---------- Records for the exercise

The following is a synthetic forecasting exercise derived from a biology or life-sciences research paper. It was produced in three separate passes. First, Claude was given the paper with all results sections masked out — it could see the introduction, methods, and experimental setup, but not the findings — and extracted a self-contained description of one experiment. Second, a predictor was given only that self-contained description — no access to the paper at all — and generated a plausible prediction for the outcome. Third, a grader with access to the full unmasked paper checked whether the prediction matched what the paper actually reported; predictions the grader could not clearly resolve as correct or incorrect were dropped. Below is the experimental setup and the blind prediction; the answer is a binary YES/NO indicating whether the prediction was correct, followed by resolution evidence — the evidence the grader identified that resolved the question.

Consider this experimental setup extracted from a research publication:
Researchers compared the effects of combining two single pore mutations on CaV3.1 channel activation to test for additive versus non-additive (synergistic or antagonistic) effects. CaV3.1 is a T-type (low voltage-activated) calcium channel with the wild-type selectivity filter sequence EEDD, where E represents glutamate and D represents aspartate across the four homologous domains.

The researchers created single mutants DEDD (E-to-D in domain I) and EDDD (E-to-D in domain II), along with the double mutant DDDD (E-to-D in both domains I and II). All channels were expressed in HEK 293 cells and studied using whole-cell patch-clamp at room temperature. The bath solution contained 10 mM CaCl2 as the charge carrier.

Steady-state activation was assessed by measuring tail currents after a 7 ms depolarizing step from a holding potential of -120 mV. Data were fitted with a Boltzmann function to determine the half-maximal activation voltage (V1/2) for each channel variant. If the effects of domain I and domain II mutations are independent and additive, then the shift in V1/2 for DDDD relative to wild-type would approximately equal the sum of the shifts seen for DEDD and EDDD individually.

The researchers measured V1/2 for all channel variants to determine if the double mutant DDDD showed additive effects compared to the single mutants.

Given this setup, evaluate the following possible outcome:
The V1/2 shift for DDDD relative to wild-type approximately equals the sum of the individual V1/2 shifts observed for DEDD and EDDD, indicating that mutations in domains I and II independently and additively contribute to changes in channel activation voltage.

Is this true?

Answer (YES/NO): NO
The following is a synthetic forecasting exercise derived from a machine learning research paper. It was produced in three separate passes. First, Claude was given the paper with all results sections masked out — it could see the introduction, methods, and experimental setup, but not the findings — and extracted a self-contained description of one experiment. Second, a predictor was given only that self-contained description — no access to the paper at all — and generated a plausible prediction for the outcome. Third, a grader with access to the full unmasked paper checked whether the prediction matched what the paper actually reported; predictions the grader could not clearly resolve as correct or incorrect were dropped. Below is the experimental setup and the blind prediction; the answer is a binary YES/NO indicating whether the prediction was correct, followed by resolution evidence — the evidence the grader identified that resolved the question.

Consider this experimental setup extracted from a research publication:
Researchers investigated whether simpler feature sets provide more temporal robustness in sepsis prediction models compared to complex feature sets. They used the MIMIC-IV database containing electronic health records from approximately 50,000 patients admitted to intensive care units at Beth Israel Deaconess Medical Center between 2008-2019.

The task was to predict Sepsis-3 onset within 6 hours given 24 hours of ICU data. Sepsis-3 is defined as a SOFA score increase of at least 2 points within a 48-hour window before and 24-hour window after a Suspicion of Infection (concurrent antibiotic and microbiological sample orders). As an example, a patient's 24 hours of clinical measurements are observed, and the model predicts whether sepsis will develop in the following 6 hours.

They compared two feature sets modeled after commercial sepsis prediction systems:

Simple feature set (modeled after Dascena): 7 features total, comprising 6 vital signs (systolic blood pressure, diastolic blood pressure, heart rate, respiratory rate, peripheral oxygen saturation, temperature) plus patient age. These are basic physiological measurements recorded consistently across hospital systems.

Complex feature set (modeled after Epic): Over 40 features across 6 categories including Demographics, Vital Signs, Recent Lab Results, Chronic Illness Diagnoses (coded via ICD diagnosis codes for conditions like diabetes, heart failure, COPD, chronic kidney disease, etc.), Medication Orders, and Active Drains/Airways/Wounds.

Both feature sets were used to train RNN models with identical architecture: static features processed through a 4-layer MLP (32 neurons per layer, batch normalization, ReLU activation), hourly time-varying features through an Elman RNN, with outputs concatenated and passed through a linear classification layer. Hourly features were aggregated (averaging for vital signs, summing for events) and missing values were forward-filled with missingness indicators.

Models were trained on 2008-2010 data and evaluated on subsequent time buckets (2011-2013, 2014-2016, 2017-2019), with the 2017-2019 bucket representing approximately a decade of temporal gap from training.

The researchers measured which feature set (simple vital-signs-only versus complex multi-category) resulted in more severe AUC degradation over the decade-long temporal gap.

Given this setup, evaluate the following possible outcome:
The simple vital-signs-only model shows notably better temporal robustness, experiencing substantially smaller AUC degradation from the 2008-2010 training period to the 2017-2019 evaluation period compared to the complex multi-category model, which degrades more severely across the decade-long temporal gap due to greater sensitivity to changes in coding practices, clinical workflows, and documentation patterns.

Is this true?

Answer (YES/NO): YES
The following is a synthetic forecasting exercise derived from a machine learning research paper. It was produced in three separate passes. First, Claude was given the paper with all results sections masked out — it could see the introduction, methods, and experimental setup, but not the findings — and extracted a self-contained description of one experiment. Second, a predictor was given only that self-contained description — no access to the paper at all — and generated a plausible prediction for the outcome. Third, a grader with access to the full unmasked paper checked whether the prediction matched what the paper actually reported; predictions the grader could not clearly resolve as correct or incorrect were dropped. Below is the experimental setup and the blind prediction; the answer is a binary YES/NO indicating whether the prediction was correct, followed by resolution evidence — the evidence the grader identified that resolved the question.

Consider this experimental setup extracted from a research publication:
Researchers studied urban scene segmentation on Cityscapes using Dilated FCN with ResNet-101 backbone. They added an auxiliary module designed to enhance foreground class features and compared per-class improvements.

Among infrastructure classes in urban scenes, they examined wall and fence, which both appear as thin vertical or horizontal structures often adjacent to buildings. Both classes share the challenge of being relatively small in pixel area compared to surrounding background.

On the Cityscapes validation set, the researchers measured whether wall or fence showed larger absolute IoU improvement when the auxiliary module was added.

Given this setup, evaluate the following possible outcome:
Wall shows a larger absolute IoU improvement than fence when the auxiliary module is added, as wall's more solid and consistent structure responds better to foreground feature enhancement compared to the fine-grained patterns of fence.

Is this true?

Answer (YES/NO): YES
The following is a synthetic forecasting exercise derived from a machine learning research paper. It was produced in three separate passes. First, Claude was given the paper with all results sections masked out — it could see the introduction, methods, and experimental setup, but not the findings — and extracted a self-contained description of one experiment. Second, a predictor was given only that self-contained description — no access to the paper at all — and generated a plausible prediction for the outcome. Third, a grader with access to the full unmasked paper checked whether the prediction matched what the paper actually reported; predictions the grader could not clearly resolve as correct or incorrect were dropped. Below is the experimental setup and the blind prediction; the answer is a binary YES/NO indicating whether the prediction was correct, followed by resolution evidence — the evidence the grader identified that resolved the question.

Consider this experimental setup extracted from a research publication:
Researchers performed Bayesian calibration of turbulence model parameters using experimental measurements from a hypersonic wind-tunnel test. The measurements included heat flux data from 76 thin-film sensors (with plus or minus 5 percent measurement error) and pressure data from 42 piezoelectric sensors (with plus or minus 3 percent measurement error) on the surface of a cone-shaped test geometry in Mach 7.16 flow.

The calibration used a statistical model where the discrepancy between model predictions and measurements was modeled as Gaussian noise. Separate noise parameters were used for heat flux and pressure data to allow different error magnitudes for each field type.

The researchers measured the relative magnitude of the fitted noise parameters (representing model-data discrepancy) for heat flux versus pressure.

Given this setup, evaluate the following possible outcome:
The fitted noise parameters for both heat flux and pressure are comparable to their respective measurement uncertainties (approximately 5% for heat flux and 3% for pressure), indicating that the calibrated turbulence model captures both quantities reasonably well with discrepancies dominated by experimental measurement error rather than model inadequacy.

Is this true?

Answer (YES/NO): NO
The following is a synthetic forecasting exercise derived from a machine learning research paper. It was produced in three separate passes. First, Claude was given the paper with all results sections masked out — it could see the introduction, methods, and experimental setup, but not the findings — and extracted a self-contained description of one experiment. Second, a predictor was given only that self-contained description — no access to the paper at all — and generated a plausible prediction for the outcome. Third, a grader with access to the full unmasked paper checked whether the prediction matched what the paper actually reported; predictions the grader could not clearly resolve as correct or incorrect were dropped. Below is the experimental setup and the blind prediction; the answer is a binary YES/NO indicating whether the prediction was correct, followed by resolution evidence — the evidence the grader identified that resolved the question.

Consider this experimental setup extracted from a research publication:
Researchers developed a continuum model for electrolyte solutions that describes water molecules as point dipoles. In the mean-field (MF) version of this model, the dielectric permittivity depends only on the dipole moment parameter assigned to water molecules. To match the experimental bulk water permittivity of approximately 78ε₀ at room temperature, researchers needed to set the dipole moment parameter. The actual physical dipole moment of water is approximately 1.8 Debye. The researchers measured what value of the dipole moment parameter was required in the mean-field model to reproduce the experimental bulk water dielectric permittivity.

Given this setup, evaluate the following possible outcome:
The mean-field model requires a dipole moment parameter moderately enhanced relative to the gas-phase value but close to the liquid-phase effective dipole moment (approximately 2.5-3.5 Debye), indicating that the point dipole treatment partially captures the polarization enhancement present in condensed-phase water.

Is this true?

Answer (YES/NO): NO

--------------------
---------- Records for the exercise

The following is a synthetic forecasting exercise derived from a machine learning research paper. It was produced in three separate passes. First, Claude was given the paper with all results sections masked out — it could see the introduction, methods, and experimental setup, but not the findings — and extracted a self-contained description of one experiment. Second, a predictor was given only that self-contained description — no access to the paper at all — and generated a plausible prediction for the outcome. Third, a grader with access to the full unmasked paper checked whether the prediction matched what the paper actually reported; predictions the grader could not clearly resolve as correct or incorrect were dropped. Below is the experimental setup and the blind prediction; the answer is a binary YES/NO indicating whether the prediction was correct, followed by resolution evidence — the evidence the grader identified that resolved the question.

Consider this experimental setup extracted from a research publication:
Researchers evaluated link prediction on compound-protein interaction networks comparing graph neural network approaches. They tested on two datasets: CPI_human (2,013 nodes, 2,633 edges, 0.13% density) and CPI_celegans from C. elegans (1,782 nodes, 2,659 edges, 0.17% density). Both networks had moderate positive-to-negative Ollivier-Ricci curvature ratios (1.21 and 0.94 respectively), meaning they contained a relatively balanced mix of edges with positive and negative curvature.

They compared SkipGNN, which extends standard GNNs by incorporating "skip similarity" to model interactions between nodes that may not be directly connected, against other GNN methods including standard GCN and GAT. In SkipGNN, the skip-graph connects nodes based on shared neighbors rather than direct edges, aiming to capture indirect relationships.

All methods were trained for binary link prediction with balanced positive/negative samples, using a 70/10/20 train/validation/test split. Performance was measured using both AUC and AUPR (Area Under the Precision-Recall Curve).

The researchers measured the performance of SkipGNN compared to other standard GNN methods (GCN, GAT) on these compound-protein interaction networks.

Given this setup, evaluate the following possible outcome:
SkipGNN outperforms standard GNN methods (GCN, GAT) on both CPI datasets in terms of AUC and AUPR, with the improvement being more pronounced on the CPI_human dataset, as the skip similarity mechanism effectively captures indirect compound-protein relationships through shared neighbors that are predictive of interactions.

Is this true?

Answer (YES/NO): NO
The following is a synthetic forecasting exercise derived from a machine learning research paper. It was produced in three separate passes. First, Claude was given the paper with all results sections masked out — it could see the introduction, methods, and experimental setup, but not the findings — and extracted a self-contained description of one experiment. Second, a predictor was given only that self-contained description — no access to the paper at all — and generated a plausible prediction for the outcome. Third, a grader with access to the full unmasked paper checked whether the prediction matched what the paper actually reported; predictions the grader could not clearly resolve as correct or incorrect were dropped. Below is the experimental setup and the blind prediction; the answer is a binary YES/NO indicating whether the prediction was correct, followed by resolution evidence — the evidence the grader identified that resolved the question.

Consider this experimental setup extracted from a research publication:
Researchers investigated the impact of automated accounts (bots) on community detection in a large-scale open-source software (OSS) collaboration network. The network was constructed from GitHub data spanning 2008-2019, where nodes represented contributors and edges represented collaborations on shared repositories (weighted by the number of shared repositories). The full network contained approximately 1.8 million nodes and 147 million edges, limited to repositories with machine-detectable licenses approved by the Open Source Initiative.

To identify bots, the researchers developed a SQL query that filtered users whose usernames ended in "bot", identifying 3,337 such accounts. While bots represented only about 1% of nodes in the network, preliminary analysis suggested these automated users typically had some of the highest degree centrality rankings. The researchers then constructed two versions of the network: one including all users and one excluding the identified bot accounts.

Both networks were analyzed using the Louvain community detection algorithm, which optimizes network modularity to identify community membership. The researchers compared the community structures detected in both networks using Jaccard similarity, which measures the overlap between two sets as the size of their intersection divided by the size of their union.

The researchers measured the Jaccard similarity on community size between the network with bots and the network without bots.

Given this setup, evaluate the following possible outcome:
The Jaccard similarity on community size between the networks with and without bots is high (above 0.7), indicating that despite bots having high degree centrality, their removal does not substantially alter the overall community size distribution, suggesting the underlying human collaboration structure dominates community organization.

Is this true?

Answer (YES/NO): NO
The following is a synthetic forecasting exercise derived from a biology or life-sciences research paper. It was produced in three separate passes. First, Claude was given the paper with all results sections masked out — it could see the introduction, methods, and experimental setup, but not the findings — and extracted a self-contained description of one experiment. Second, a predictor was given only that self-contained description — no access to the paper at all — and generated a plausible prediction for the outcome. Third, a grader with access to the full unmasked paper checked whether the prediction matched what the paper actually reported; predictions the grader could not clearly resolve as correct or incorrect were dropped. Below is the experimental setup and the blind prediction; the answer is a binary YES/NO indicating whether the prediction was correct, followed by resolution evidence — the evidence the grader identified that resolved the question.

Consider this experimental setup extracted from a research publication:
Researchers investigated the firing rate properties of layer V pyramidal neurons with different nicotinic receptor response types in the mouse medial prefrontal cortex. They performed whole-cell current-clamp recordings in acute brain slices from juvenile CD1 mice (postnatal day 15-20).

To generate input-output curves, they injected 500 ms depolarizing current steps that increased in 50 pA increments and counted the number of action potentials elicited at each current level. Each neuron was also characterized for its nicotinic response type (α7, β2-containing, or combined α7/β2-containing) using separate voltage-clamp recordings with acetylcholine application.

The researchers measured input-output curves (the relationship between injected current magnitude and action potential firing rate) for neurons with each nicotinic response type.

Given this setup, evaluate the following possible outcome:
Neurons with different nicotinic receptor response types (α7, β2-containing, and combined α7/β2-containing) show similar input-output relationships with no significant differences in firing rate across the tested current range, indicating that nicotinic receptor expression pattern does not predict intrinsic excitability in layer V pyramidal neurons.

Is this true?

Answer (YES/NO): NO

--------------------

Your task ->
Whenever a line in the material above holds the string "foreground", copy that line in full.

Solution to this problem ->
Researchers studied urban scene segmentation on Cityscapes using Dilated FCN with ResNet-101 backbone. They added an auxiliary module designed to enhance foreground class features and compared per-class improvements.
Wall shows a larger absolute IoU improvement than fence when the auxiliary module is added, as wall's more solid and consistent structure responds better to foreground feature enhancement compared to the fine-grained patterns of fence.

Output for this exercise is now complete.